Directions ->
Give back every line of the data below word for word, leaving out the pictures.

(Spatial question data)
--------------------------------------------------

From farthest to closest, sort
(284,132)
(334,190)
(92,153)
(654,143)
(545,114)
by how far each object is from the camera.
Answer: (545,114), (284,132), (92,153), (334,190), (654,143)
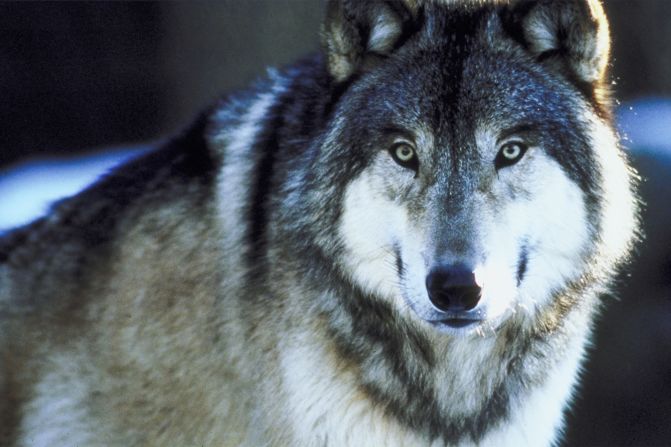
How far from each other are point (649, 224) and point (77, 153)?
14.1ft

--------------------------------------------------

Written response ->
From farthest to closest, sort
(284,132)
(334,190)
(92,153)
(654,143)
(545,114)
by how far each object is from the camera.
Answer: (545,114), (284,132), (92,153), (334,190), (654,143)
How far from each other are point (649, 224) and point (77, 153)?
14.1ft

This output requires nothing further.